(About this task)
Every line of the material below is to be printed again exactly.

(Extracted information)
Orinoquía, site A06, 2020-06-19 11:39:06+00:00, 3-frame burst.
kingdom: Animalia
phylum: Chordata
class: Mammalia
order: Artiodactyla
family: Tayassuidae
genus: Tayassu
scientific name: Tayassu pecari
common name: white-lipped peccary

(Result of this exercise)
Orinoquía, site A06, 2020-06-19 11:39:06+00:00, 3-frame burst.
kingdom: Animalia
phylum: Chordata
class: Mammalia
order: Artiodactyla
family: Tayassuidae
genus: Tayassu
scientific name: Tayassu pecari
common name: white-lipped peccary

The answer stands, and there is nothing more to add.